Cada vez más artistas exponen sus debilidades en canciones y entrevistas, un cambio de paradigma en el pop que algunos expertos aplauden y otros sospechan que puede ser por apuntarse a una moda
La temática en las canciones pop ha cambiado en los últimos años. Es frecuente ver a músicos abrirse en canal contando intimidades cuando antes vivían acorazados. Hablar sobre las erosiones emocionales producidas por una ruptura sentimental siempre se ha hecho: un gran porcentaje de la historia de la música pop se construye desde los sinsabores del amor. En cierto modo, podemos encuadrar esa temática como tipológicamente referida a la salud mental. Pero ahora se tratan otras oquedades: depresión, ansiedad, estrés psicológico. En un documental que se estrena en cines el 17 de octubre, Hasta que me quede sin voz, el músico madrileño Leiva habla sin filtros de problemas psicológicos y físicos. Leiva advirtió a los directores de la cinta que “no quería algo de promoción”, que “había que ir al cuello con la honestidad”. Ya en su último trabajo, Gigante (2025), el excomponente de Pereza trataba en los textos sus complejos y mostraba alguno de sus demonios.

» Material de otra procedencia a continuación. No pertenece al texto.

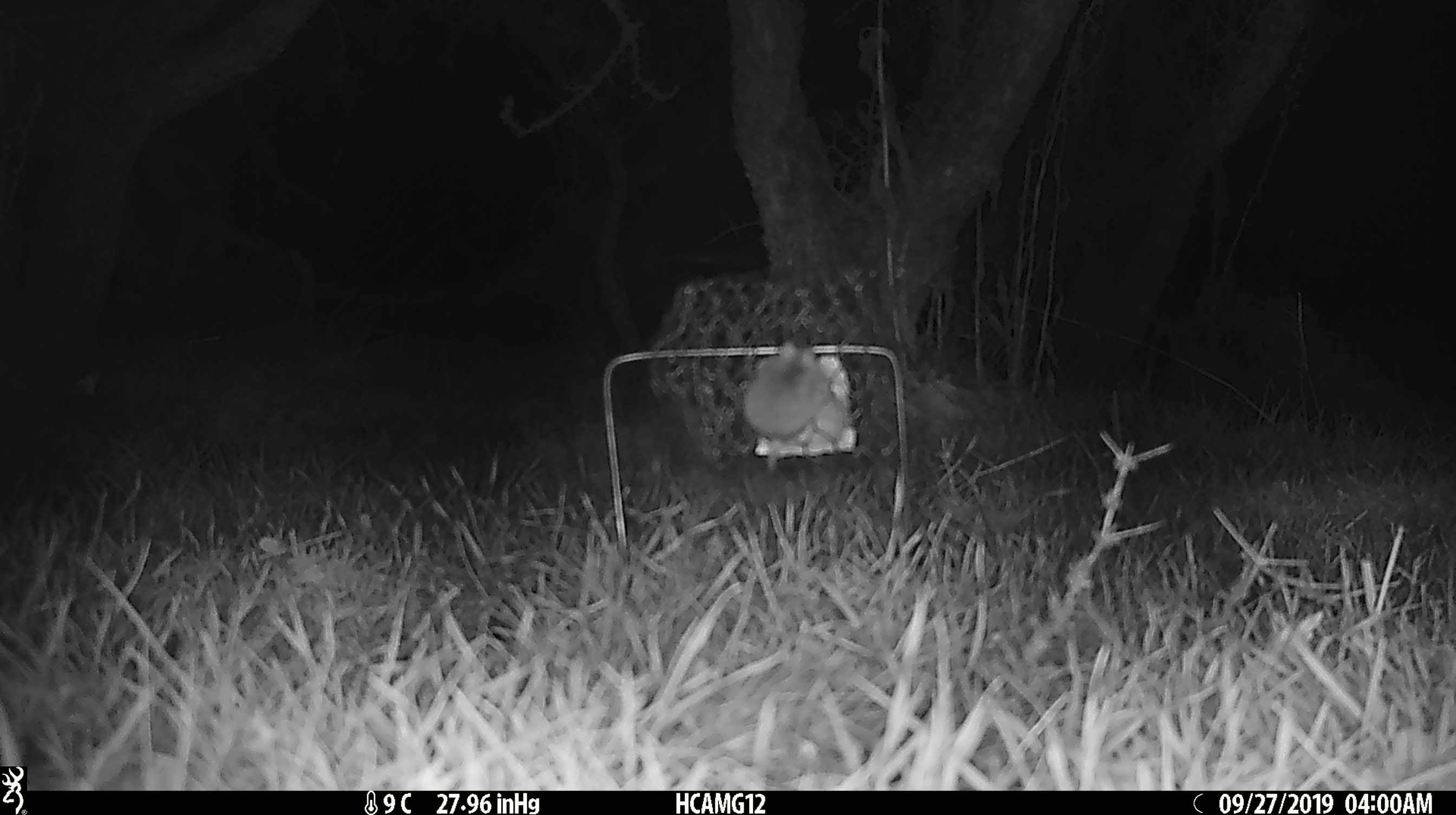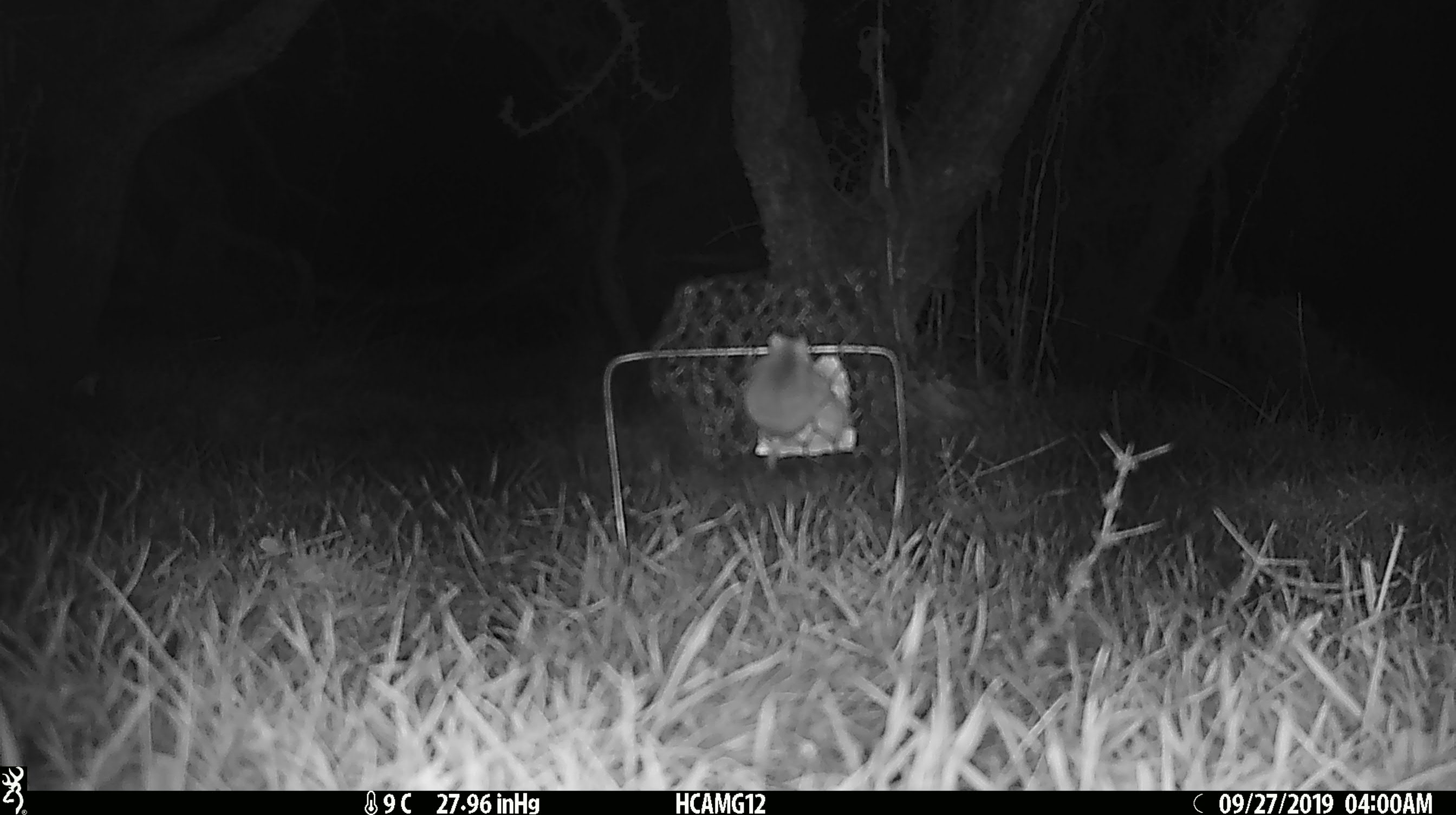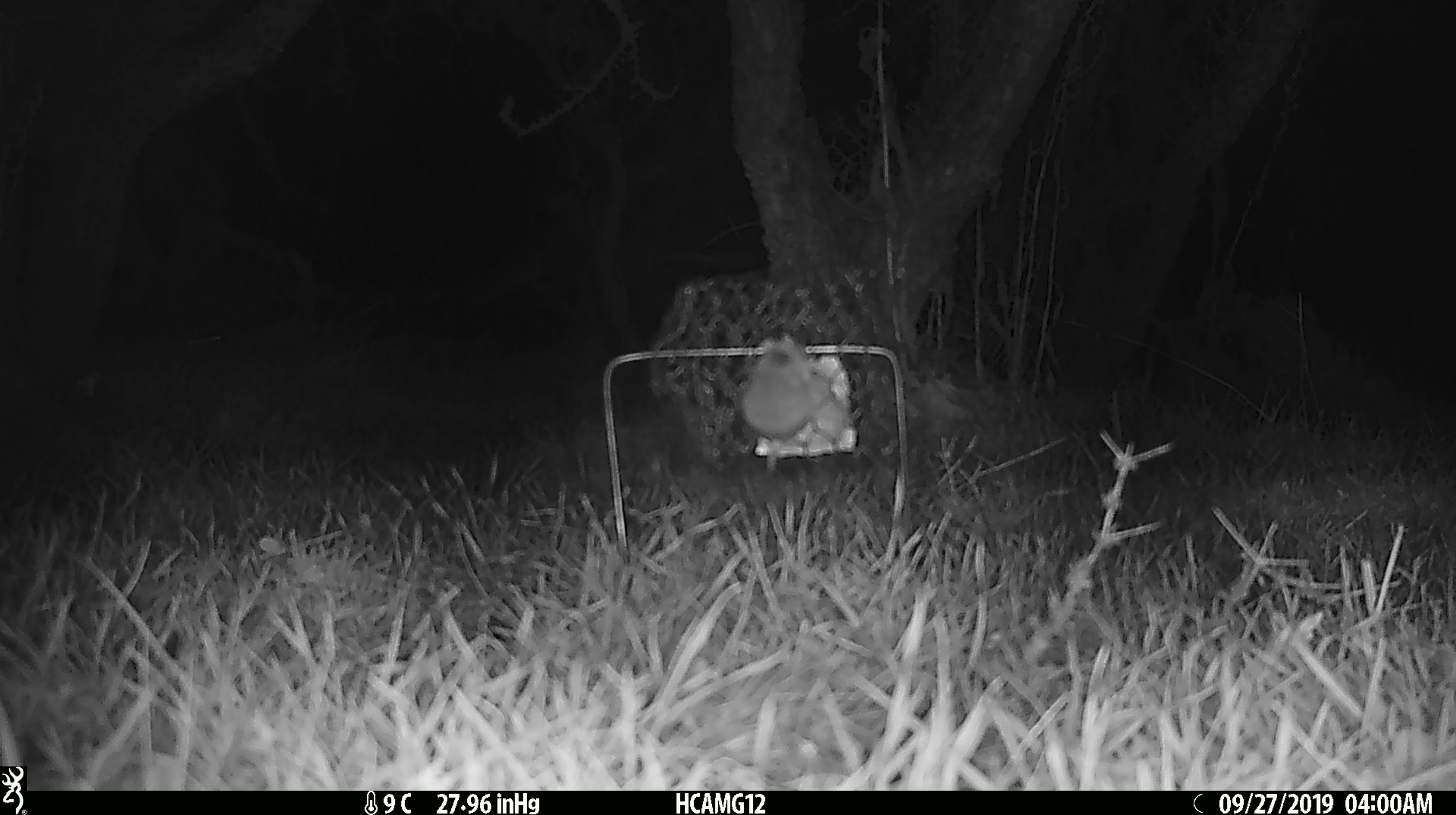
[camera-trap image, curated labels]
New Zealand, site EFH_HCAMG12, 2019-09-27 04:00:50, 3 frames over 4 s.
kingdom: Animalia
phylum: Chordata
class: Mammalia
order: Rodentia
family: Muridae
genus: Mus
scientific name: Mus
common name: mouse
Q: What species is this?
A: Mouse (Mus).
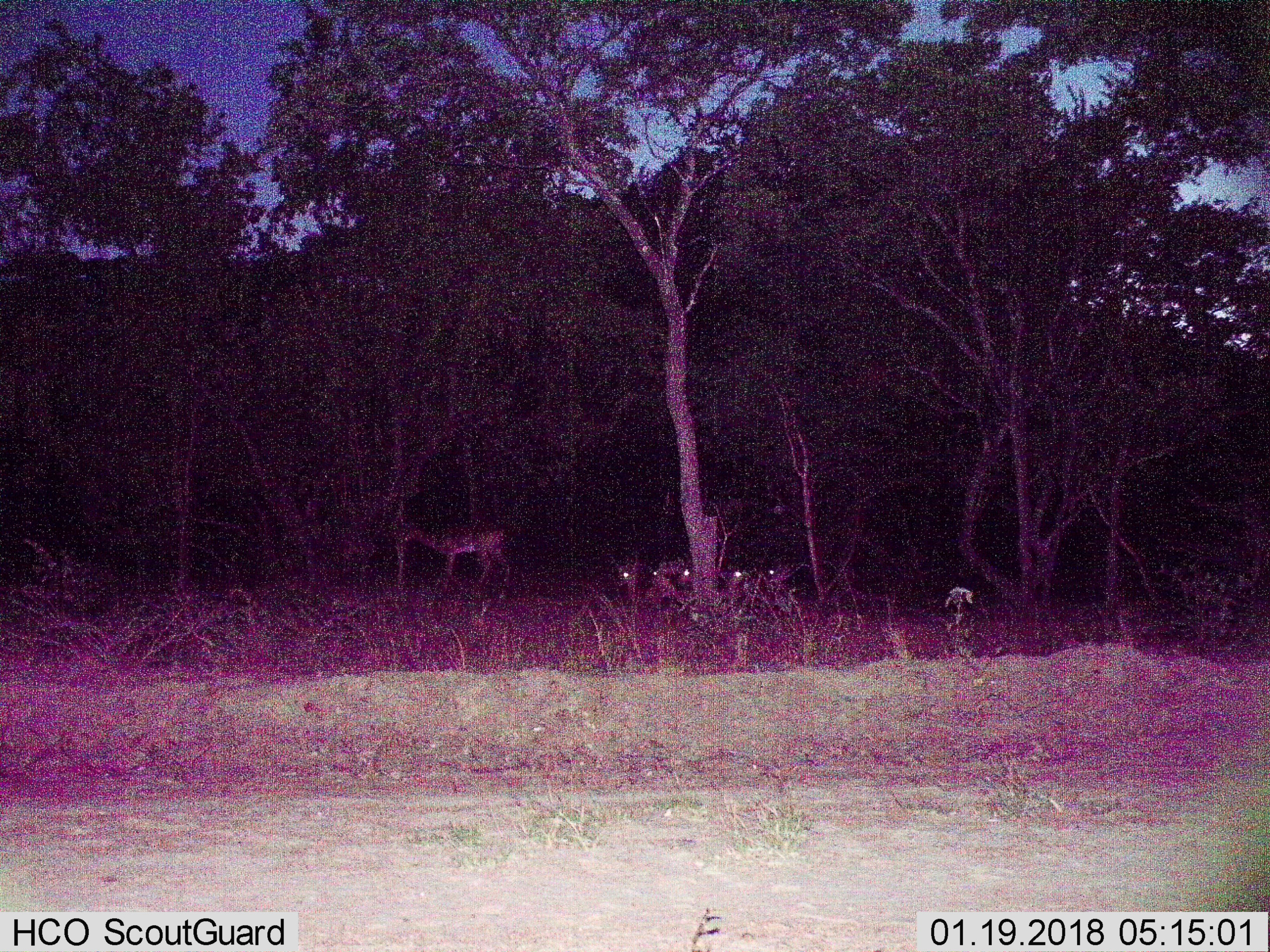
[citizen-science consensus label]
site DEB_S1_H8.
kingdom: Animalia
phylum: Chordata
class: Mammalia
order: Artiodactyla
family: Bovidae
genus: Aepyceros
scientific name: Aepyceros melampus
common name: impala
Impala (Aepyceros melampus), count 6. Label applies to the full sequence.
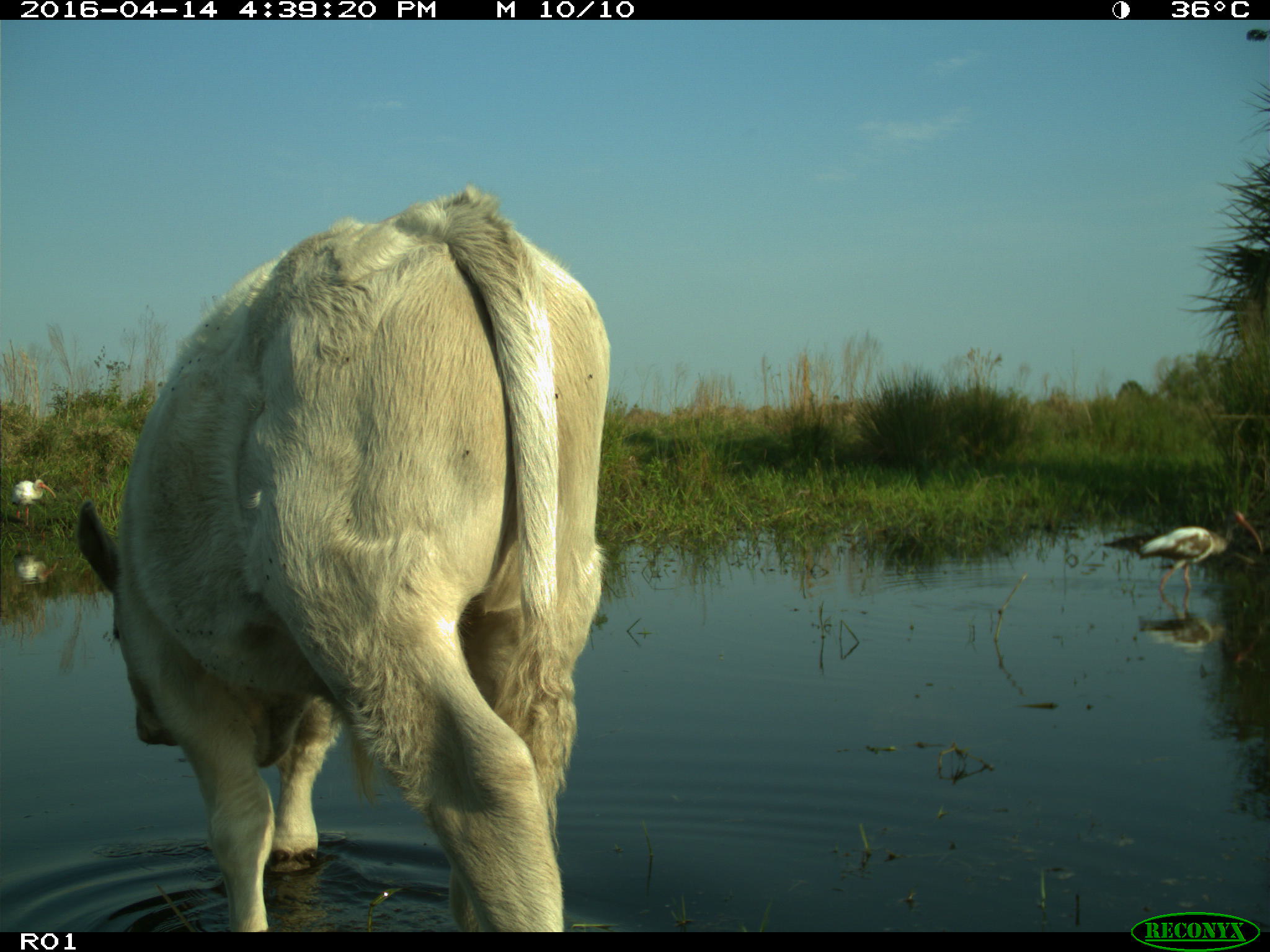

Leiva es uno más en psicoanalizarse ante la audiencia que le quiera escuchar, que es mucha viendo los llenos de sus conciertos. Podemos citar a grandes estrellas internacionales que airean sus debilidades: Billie Eilish, Lady Gaga o Justin Bieber. En el ámbito nacional, encontramos a Alejandro Sanz, Antonio Orozco, Dani Martín, Aitana, Lola Índigo o aquel Agárrate a la vida de Rozalén. También bandas más pequeñas, como Ginebras (una de sus canciones se llama directamente Ansiedad), Zahara, Biznaga, Lorena Álvarez, Natalia Lacunza… Una de las grandes estrellas del momento, Olivia Rodrigo, anunció a bombo y platillo que pagaría de su bolsillo la terapia de su banda y de su equipo dentro y fuera de la gira. Muchos alabaron la iniciativa y otros apuntaron que quizá con buenos salarios bastaba. El alabado grupo indie canadiense Arcade Fire firma una canción titulada Age of Anxiety (La era de la ansiedad), donde cantan: “La era de la ansiedad es un tiempo donde nadie duerme, y las pastillas no hacen nada por mí”. El especialista musical Jordi Bianciotto lo analiza así para este reportaje: “La salud mental se ha convertido en un ingrediente recurrente de la agenda promocional. Se puede alegar que eso es bueno porque contribuye a la concienciación sobre un tema serio, pero también puede derivar en una banalización, en su conversión en material fast food para vestir una campaña cuya única finalidad es vender discos o entradas de conciertos”.